### やること
[A] PET検診の文章について、次の問いに答えてください。
(i) 話を伺った相手は、どこの施設の誰ですか?
(ii) PET検診では、何に放射性同位元素で印をつけて体内に注入しますか?
(iii) PET検診が少し苦手とする臓器はどこですか?
[B] PET検診の文章で、細胞の栄養源やエネルギー源として挙げられているものはどれですか?すべて答えてください。

### 本文抜粋

=======

癌(がん)/がん検診・PET検査

体への負担を抑えて全身をチェック!PET検診とは?

がんの早期発見ができるという検査方法として、最近少しずつ認知度が上がっているPET検診。すでに受けたことがある方にも、これから受けようかと迷っておられる方にも、PET検診の上手な活用法をお伝えしましょう。

狭間 研至

執筆者:狭間 研至

医師 / 癌ガイド

がん早期発見にも有効なPET検診

今回のお話は、

今回は、多くのPET検査を手がけ医療法人聖授会OCAT検診センターの城戸哲夫所長に、お話を伺いました。

がん治療の基本は早期発見・早期治療です。早く見つかればそれだけ根治的治療を行うことが可能になりますが、早期がんでは、症状がないことがほとんどなので、定期的ながん検診が有効です。

とはいえ、頭の先から足の先まで、全ての検査を症状もない状態で受けるということは現実的ではありません。

しかし、一度の検査で全身のがんのチェックができるという新しい検診が注目を集めています。それがPET検診です。

PET検診では、ブドウ糖に放射性同位元素で印をつけて、体内に注入した後、そこから発生する微量な放射線を検知器で検出し、ブドウ糖がどこに行っているのかということを観察する、というのが基本的な概念です。

がん細胞は正常な細胞に比べて増殖スピードが速いために、そのエネルギー源として、より多くのブドウ糖を必要とします。PET検査では、体内に注入されたグルコースは、もし体内にがん細胞があれば、そちらに多く取り込まれていきます。
 

脳腫瘍や早期胃がんは少し苦手なPET

理論的には、全身のがんをチェックできるPET検診ですが、実は少し苦手な臓器が一つあります。それが、脳です。

試験勉強をしているときに、ふと気がつくと、チョコレートが食べたくなったという経験をお持ちの方は、多いのではないでしょうか?

これは、脳の細胞が、脂肪やタンパク質を栄養源とできる他の組織の細胞と異なり、ブドウ糖のみを利用できることと関係があります。

=======

### 抽出データ
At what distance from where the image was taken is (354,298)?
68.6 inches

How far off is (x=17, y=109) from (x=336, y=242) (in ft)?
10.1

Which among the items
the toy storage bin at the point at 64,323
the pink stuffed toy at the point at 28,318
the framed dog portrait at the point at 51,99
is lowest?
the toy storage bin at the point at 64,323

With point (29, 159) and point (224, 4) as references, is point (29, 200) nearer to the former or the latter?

=======

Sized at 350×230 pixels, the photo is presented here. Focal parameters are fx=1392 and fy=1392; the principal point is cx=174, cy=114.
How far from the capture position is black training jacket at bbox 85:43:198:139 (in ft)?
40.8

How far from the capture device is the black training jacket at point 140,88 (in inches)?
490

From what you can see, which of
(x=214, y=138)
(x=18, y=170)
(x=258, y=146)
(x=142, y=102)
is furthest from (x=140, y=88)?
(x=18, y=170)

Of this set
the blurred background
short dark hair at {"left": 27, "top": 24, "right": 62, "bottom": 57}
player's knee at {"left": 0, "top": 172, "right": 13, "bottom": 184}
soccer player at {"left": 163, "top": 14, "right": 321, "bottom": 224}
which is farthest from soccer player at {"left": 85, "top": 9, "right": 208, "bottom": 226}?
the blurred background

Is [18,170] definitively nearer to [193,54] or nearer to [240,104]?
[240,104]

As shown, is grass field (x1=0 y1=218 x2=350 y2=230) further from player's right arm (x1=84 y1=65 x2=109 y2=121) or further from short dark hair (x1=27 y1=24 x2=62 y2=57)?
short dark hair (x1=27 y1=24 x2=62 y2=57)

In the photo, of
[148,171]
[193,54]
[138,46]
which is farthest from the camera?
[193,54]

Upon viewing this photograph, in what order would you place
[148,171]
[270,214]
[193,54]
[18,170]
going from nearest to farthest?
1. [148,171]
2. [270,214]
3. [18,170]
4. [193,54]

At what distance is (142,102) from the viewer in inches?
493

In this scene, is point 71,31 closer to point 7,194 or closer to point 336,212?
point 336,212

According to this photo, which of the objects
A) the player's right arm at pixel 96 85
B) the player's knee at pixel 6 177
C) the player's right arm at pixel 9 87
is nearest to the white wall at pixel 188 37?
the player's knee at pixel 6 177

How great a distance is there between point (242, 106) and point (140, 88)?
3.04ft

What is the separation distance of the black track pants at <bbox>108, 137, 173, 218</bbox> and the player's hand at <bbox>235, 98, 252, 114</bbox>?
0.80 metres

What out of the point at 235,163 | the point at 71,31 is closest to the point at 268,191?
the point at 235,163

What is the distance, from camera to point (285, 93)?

=======

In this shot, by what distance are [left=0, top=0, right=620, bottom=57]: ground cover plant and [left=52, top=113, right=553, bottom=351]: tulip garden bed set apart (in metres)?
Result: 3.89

=======

### 解答
[A]
(i) 医療法人聖授会OCAT検診センターの城戸哲夫所長
(ii) ブドウ糖
(iii) 脳

[B] ブドウ糖(グルコース)、脂肪、タンパク質